Mon dernier écrit date de trois semaines, j’écrivais ma peur grandissante face à cette situation inéluctable et mes pires projections se sont réalisées. J’ai l’impression surréaliste d’être plaquée sur un scénario de série fataliste et pourtant...tout est bien réel!
Quand un sunami arrive certains sentent le danger presque de façon animal ! Leur instinct de survie active l’alerte naturelle et viscérale qu’est la peur ( si on garde son sang froid et que nos réflexes archaïques sont adaptés à la situation les chances de survie sont optimales). D’autres (souvent plus autocentrés qu’ouverts et à l’écoute de leur environnement) regardent à distance la vague arriver sans anticiper le danger (manque de connection à la réalité du monde). Et puis il y a ceux qui ne la verront que quand le souffle de son imminence les caressera mortellement ! Lorsqu’elle les engloutira. Dès les premiers mouvements terrestres que cette vague à manifester tous mes sens étaient en alerte...mais comme le dit le proverbe : la peur n’évite pas le danger. J’ai juste eu plus de temps pour m’y préparer.

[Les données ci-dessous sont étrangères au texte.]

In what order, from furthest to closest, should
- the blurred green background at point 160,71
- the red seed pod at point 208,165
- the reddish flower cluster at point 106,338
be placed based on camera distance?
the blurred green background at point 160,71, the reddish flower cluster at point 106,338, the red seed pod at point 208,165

Malgré tout il est impossible de prévoir le déroulement des évènements qui y sont liés, encore moins les réactions d’un collectif à l’échelle mondiale, d’autant plus quand il n’y a aucun précédent auquel se référer.
Plus d’un mois et demie que je regarde cette vague arriver et que ce sentiment d’impuissance m’a frappé. Certain se souviendront du moment fort où "ils ont percutés". Chez nous MPL se baladait encore en fin de semaine en faisant un saut au magasin du coin pour acheter quelques cocos aux filles alors qu’à 25 kilomètres d’ici on annonçait déjà des dizaines de contaminations...C’est en retrant et face à ma réaction "exagérée" que je l’ai invité à consulter les infos, à se poser (il a un tel rythme de dingue depuis des semaines qu’il s’est épargné l’anxiété grandissante de l’inéluctabilité pathologique actuelle). Une courte vidéo montrant les effets d’un confinement imminent lui a mis la claque ! "A partir de maintenant on ne sort que pour l’indispensable".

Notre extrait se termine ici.